I didn’t realize the satisfaction I would get from working with a team to help someone’s business flourish. How simple and sometimes small pieces can play an integral part in the bigger picture. How learning can be satisfying even if there isn’t a philosophical or artistic angle to it. I fell in love with this new thing. I had trouble sleeping at nights going over and over what I needed to do and how possibly I could to it better. I wanted to learn more.
But then reality snuck in and threw everything into the wind. Change is very tough. Sudden change is harder. But change is inevitable whenever it happens and it’s all about how you deal with it. Yeah, I am pretty down, but someone who loves me showed me that all things can be positive. And I am choosing this way rather than the ‘I’m going to my room to listen to Morrissey’ way.
In the end, I was pretty sure I had a grasp on it all. I simplified my focus and felt like I was learning as well as applying said learning with increasing efficiency. It all seemed to click. But I was drawn too thin.

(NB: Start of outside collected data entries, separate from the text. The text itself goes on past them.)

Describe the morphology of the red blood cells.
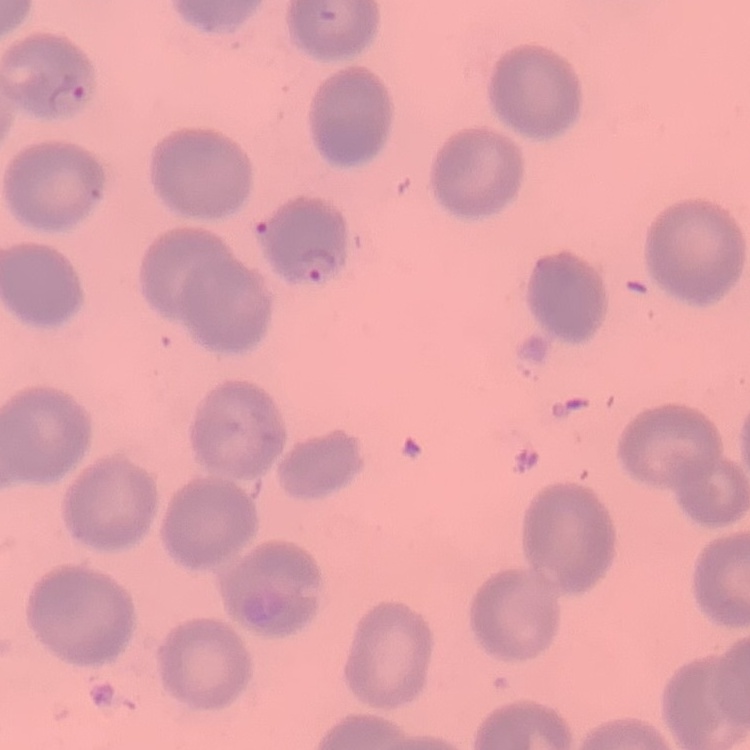

No rouleaux formation.

{
  "stain": "Field's or Giemsa",
  "preparation": "thin blood smear",
  "image_type": "square crop of a larger photomicrograph"
}Locate every uninfected red blood cell.
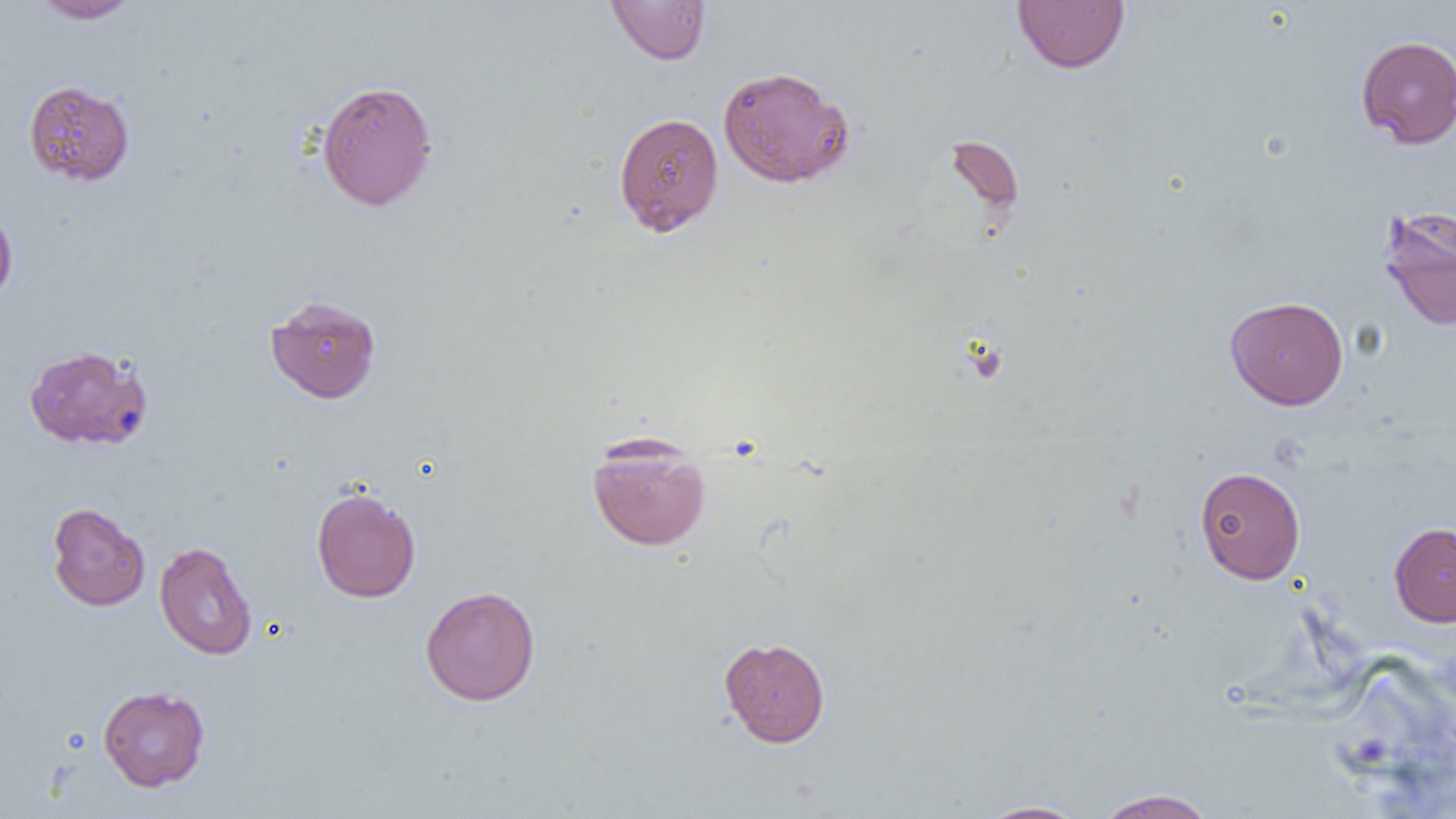
Approximate bounding boxes as (x1, y1, x2, y2) in pixels.
Uninfected red blood cells: (30, 0, 140, 23), (605, 0, 711, 65), (1012, 1, 1130, 73), (1356, 35, 1456, 148), (717, 65, 855, 189), (23, 79, 135, 185), (316, 79, 438, 211), (613, 112, 725, 236), (945, 135, 1025, 222), (1377, 205, 1456, 332), (0, 206, 18, 308), (265, 294, 382, 404), (1224, 296, 1349, 410), (23, 344, 154, 451), (587, 436, 711, 551), (1194, 466, 1305, 584), (311, 486, 421, 602), (46, 502, 150, 611), (1389, 522, 1456, 627), (154, 540, 257, 660), (420, 586, 541, 706), (719, 637, 831, 747), (97, 685, 210, 791), (1092, 788, 1219, 818), (974, 799, 1092, 819).

slide-level diagnosis = negative for blood parasites
image size = 1456×819 pixels
preparation = thin blood smear
magnification = 1000x
field of view = one of a larger specimen
modality = optical microscopyLocate and identify every blood parasite.
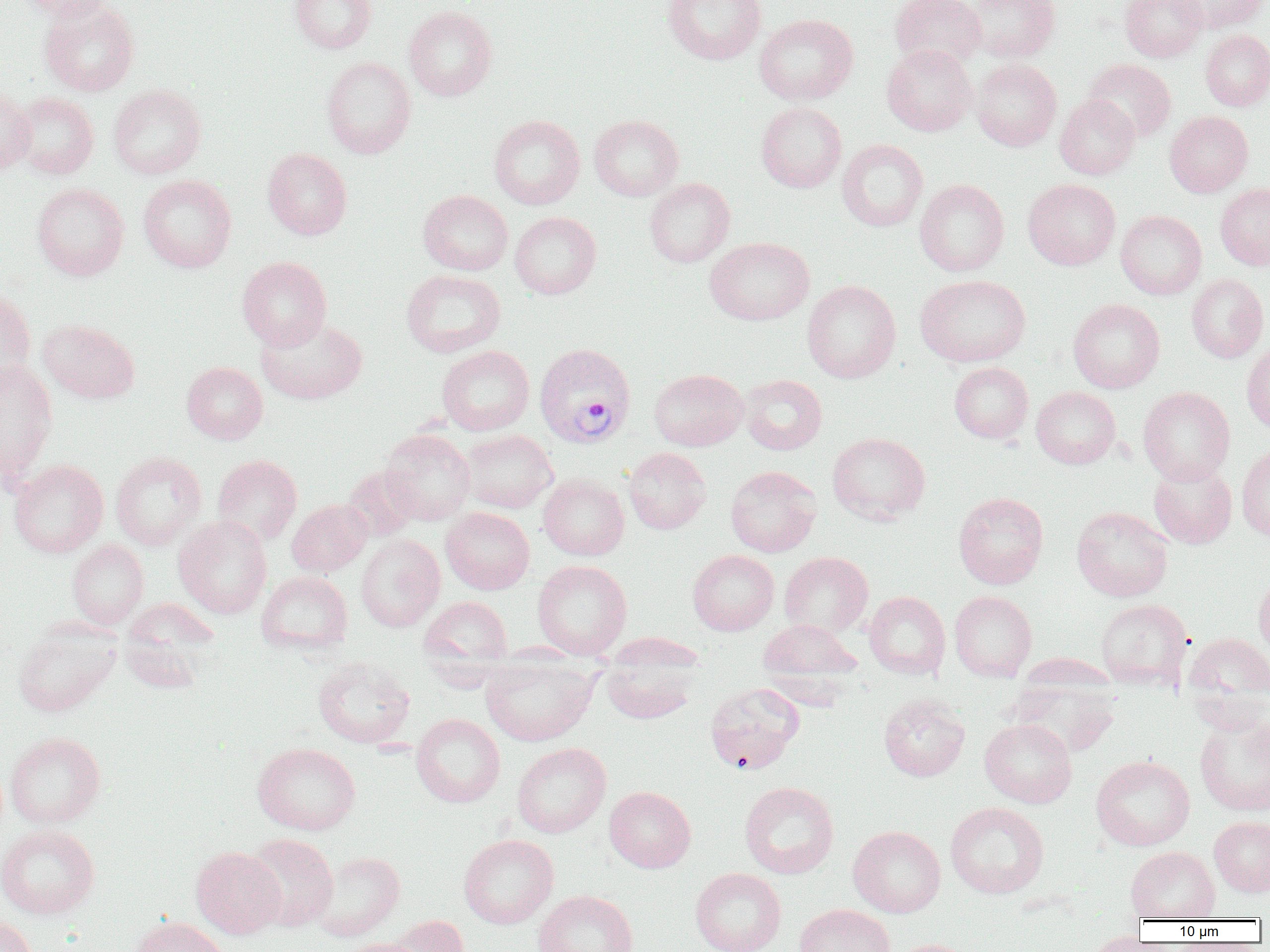
Approximate bounding boxes as (x1,y1)-(x2,y2) corner pairs in pixels.
Plasmodium vivax-infected red blood cells: (534,342)-(635,447).
No Plasmodium falciparum, Plasmodium ovale, Plasmodium malariae, Babesia divergens, or Trypanosoma brucei observed.

Uninfected red blood cell locations: (15,0)-(116,21), (38,0)-(139,96), (289,0)-(376,54), (662,0)-(766,64), (890,0)-(986,71), (967,0)-(1060,62), (1120,0)-(1207,62), (1173,0)-(1267,33), (403,6)-(497,101), (754,14)-(857,105), (1200,29)-(1270,111), (881,44)-(977,136), (321,56)-(416,159), (971,58)-(1062,151), (1083,59)-(1176,142), (108,84)-(206,179), (0,88)-(35,174), (12,93)-(99,179), (1055,95)-(1140,180), (756,102)-(847,193), (1164,111)-(1253,197), (488,115)-(585,209), (589,115)-(683,201), (837,139)-(928,231), (263,148)-(352,239), (138,174)-(236,273), (644,178)-(735,267), (914,179)-(1009,277), (1023,179)-(1120,270), (32,183)-(129,281), (1215,184)-(1270,270), (418,190)-(513,276), (1116,210)-(1206,300), (509,211)-(601,299), (704,237)-(814,325), (236,256)-(332,350), (401,269)-(505,357), (1186,273)-(1268,363), (915,274)-(1031,367), (802,280)-(901,383), (0,288)-(36,391), (1068,299)-(1165,393), (256,316)-(367,405), (38,319)-(140,404), (1241,339)-(1270,434), (437,345)-(534,435), (0,361)-(58,483), (181,362)-(268,444), (949,362)-(1033,443), (648,368)-(748,451), (739,374)-(827,455), (1031,386)-(1121,468), (1138,386)-(1235,485), (380,429)-(475,525), (460,429)-(557,513), (827,432)-(930,525), (1236,444)-(1270,541), (623,447)-(711,534), (110,451)-(207,549), (212,454)-(302,545), (8,459)-(108,557), (1149,461)-(1237,548), (725,465)-(822,557), (343,466)-(421,541), (538,473)-(629,560), (953,491)-(1049,589), (287,499)-(372,577), (1072,506)-(1173,602), (441,507)-(535,594), (173,515)-(271,619), (355,534)-(445,632), (67,540)-(148,628), (687,549)-(779,635), (779,551)-(873,638), (532,559)-(632,659), (256,571)-(353,654), (1253,571)-(1270,662), (949,590)-(1037,681), (864,591)-(950,679), (419,596)-(513,673), (121,597)-(219,682), (1096,598)-(1192,690), (758,619)-(862,692), (13,621)-(120,717), (1183,631)-(1270,715), (604,632)-(706,673), (599,655)-(702,724), (312,656)-(415,748), (479,656)-(598,746), (1008,670)-(1121,758), (704,682)-(805,774), (879,693)-(970,781), (1194,712)-(1270,817), (411,713)-(505,807), (979,717)-(1077,808), (5,732)-(106,828), (252,742)-(361,835), (512,742)-(611,838), (1091,755)-(1195,851), (740,781)-(839,878), (604,786)-(695,873), (945,801)-(1049,898), (1209,816)-(1270,897), (0,824)-(100,919), (848,825)-(945,917), (244,833)-(338,931), (458,834)-(559,929), (1125,846)-(1219,921), (190,847)-(286,938), (309,851)-(405,941), (690,868)-(786,952), (534,890)-(637,952), (795,904)-(896,952), (0,916)-(37,952), (128,916)-(230,952), (387,916)-(470,952), (1080,932)-(1160,952), (337,937)-(426,952), (886,939)-(978,952). Slide-level diagnosis: Plasmodium vivax. Optical microscopy. Thin blood smear. Captured at 1000x magnification. One field of a larger specimen. Image is 1270×952 pixels.Describe the morphology of the red blood cells.
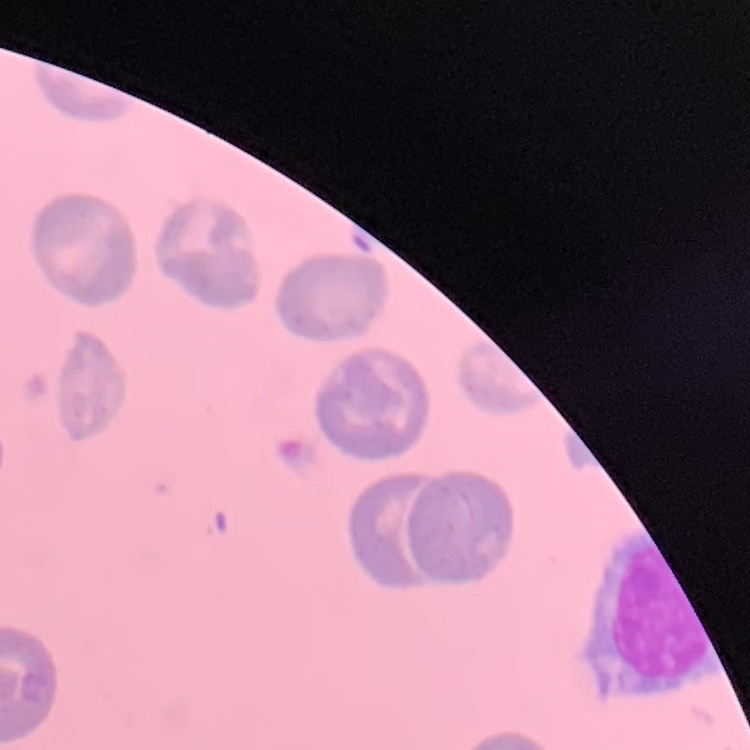

No rouleaux formation.

Summary:
  - Stain: Field's or Giemsa
  - Image type: square crop of a larger photomicrograph
  - Preparation: thin blood smearOutline each Plasmodium malariae-infected red blood cell.
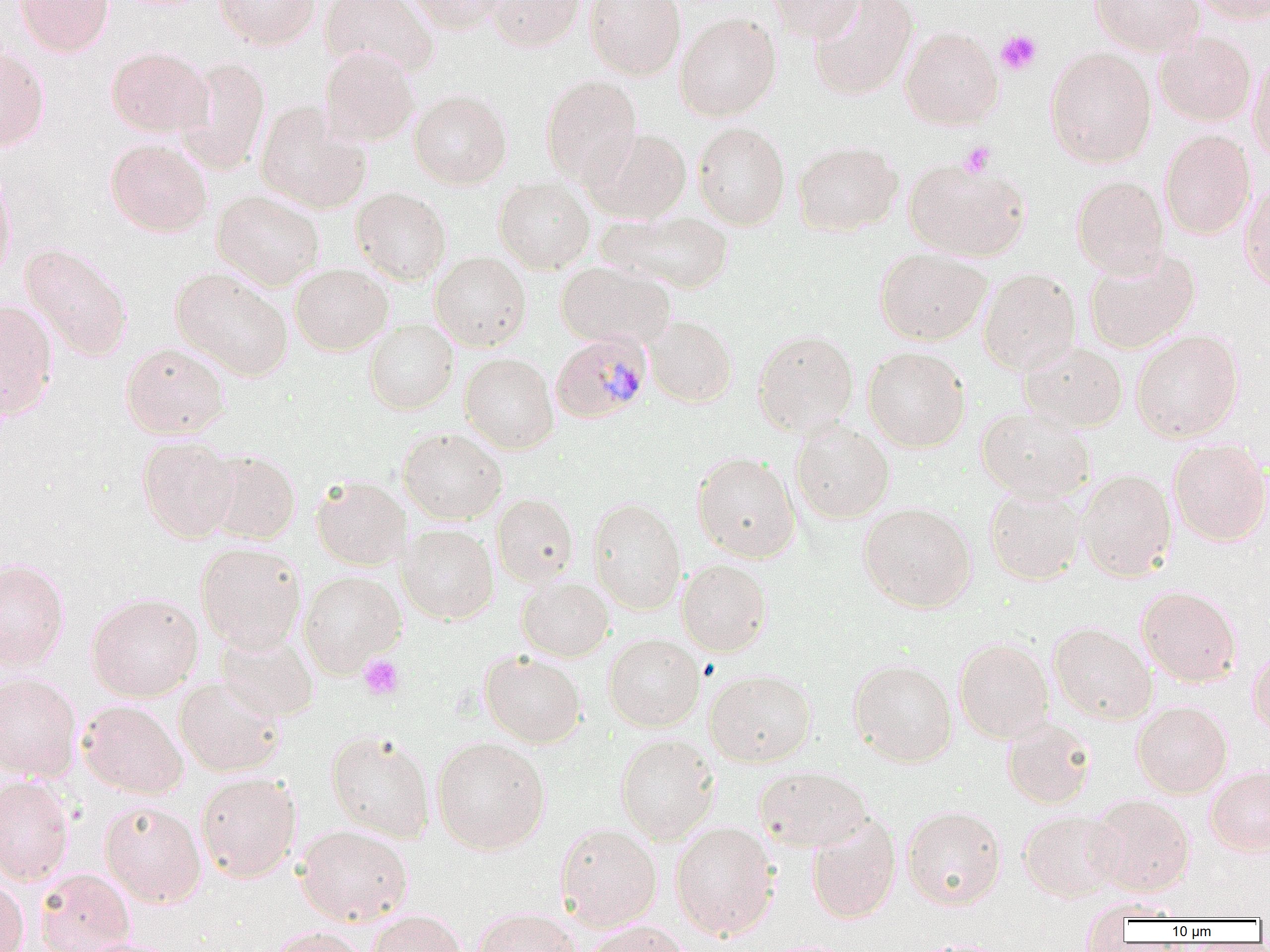

Approximate bounding boxes as [x1, y1, x2, y2] in pixels.
Plasmodium malariae-infected red blood cells: [550, 332, 653, 423].

slide-level diagnosis = Plasmodium malariae
preparation = thin blood smear
image size = 1270×952 pixels
uninfected red blood cell locations = approximate bounding boxes as [x1, y1, x2, y2] in pixels: [15, 0, 114, 57], [214, 0, 320, 49], [320, 0, 439, 77], [405, 0, 507, 33], [485, 0, 586, 51], [586, 0, 686, 80], [769, 0, 864, 42], [808, 0, 919, 100], [1088, 0, 1205, 56], [1191, 0, 1270, 23], [675, 12, 782, 121], [900, 26, 1003, 129], [1154, 30, 1256, 127], [320, 45, 419, 147], [0, 46, 50, 151], [106, 46, 214, 138], [1045, 47, 1156, 168], [1248, 51, 1270, 163], [177, 57, 270, 174], [541, 75, 642, 187], [409, 89, 512, 189], [256, 102, 372, 214], [692, 121, 790, 231], [588, 127, 692, 223], [1160, 130, 1256, 239], [106, 138, 212, 237], [793, 140, 902, 236], [904, 158, 1031, 261], [0, 165, 16, 284], [1072, 176, 1169, 277], [494, 178, 595, 274], [1240, 179, 1270, 292], [351, 187, 452, 285], [213, 190, 324, 290], [599, 208, 733, 293], [20, 243, 133, 363], [875, 247, 991, 345], [1084, 247, 1200, 354], [871, 249, 981, 451], [430, 251, 531, 350], [556, 260, 675, 349], [290, 264, 393, 355], [170, 266, 293, 382], [978, 267, 1081, 375], [0, 299, 58, 419], [645, 316, 737, 407], [364, 319, 459, 414], [752, 329, 859, 436], [1132, 329, 1244, 442], [120, 342, 230, 439], [1019, 342, 1128, 432], [863, 346, 971, 452], [460, 352, 559, 454], [976, 406, 1095, 502], [791, 419, 894, 523], [398, 426, 507, 525], [137, 435, 240, 543], [1168, 439, 1270, 546], [203, 449, 301, 544], [692, 451, 801, 563], [1077, 469, 1177, 581], [311, 475, 410, 570], [984, 485, 1086, 585], [492, 493, 579, 587], [587, 497, 687, 615], [859, 502, 977, 612], [399, 524, 499, 624], [196, 543, 306, 652], [0, 559, 70, 671], [676, 559, 773, 656], [298, 570, 405, 677], [517, 576, 614, 661], [1136, 585, 1242, 687], [86, 592, 203, 702], [1048, 623, 1156, 725], [214, 629, 319, 721], [604, 633, 705, 731], [954, 638, 1054, 742], [1248, 646, 1270, 737], [480, 650, 586, 748], [849, 659, 957, 766], [705, 669, 816, 767], [0, 671, 82, 781], [174, 675, 286, 777], [78, 700, 188, 799], [1132, 701, 1232, 797], [1002, 717, 1096, 808], [326, 730, 436, 842], [615, 733, 719, 844], [432, 737, 550, 854], [1205, 765, 1270, 856], [755, 766, 872, 852], [196, 772, 301, 882], [0, 774, 75, 885], [1088, 794, 1196, 896], [99, 800, 206, 907], [901, 804, 1007, 909], [1019, 809, 1122, 902], [806, 813, 901, 923], [671, 821, 780, 940], [556, 823, 662, 930], [295, 824, 413, 925], [35, 868, 135, 952], [0, 876, 29, 952], [473, 907, 581, 952], [368, 909, 468, 952], [579, 921, 693, 952], [268, 927, 366, 952], [73, 936, 179, 952], [909, 938, 1008, 952]
platelet locations = approximate bounding boxes as [x1, y1, x2, y2] in pixels: [995, 30, 1042, 75], [959, 141, 995, 176], [359, 655, 404, 699]
magnification = 1000x
field of view = single
modality = light microscopyLocate every blood parasite and identify its species.
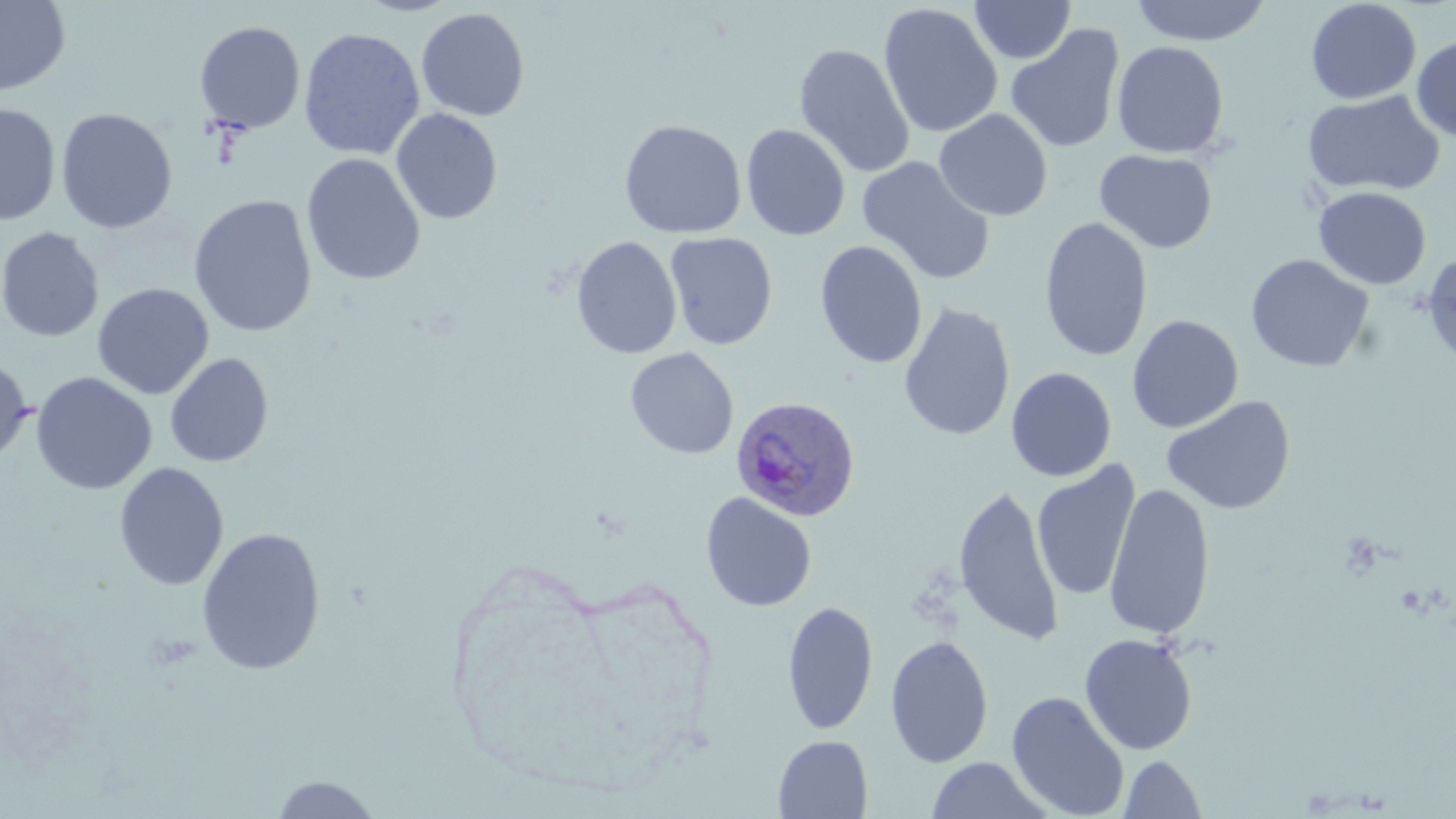
Approximate bounding boxes as (x1, y1, x2, y2) in pixels.
Plasmodium ovale-infected red blood cells: (730, 394, 861, 522).
No Plasmodium falciparum, Plasmodium malariae, Plasmodium vivax, Babesia divergens, or Trypanosoma brucei observed.

slide-level diagnosis = Plasmodium ovale
field of view = single
image size = 1456×819 pixels
modality = light microscopy
magnification = 1000x
stain = May-Grünwald-Giemsa
preparation = thin blood film
uninfected red blood cell locations = approximate bounding boxes as (x1, y1, x2, y2) in pixels: (969, 0, 1076, 64), (1129, 0, 1273, 46), (1305, 0, 1421, 105), (0, 1, 71, 97), (878, 3, 1003, 138), (416, 8, 530, 121), (194, 20, 306, 134), (1005, 23, 1125, 154), (299, 27, 425, 160), (1411, 35, 1456, 142), (1111, 41, 1229, 159), (794, 43, 915, 179), (1302, 89, 1446, 197), (0, 102, 61, 226), (55, 108, 178, 234), (391, 108, 503, 225), (934, 109, 1053, 221), (619, 119, 747, 239), (740, 124, 851, 241), (1094, 149, 1217, 253), (301, 154, 426, 286), (857, 156, 996, 285), (1313, 186, 1431, 290), (188, 195, 317, 337), (1039, 216, 1153, 362), (0, 227, 104, 342), (664, 232, 778, 350), (571, 236, 682, 360), (814, 240, 928, 369), (1421, 250, 1456, 367), (1245, 254, 1375, 373), (92, 283, 214, 400), (898, 302, 1016, 441), (1126, 315, 1244, 433), (625, 347, 739, 460), (165, 352, 274, 468), (0, 356, 34, 467), (1005, 367, 1117, 482), (30, 372, 157, 495), (1161, 395, 1295, 516), (1032, 461, 1141, 602), (113, 462, 229, 590), (952, 483, 1063, 647), (1104, 483, 1216, 640), (700, 492, 817, 612), (196, 527, 326, 676), (782, 600, 879, 735), (1079, 633, 1198, 755), (885, 635, 994, 768), (1007, 691, 1129, 819), (772, 735, 873, 818), (1118, 754, 1208, 818), (925, 757, 1052, 818), (267, 774, 386, 818)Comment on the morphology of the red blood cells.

If I could go back, I would have focused solely on it. But, my previous life as a freelancer taught me survival is dependent upon following through with commitments. So it goes.
I’m sad to move on, but business is business. The people I met and that helped me along the way are exceptionally awesome. It was a brief glimpse into what an exciting work environment should be like. I just wish I had a bit more time but such is the bane of someone who wants it all and wants it now.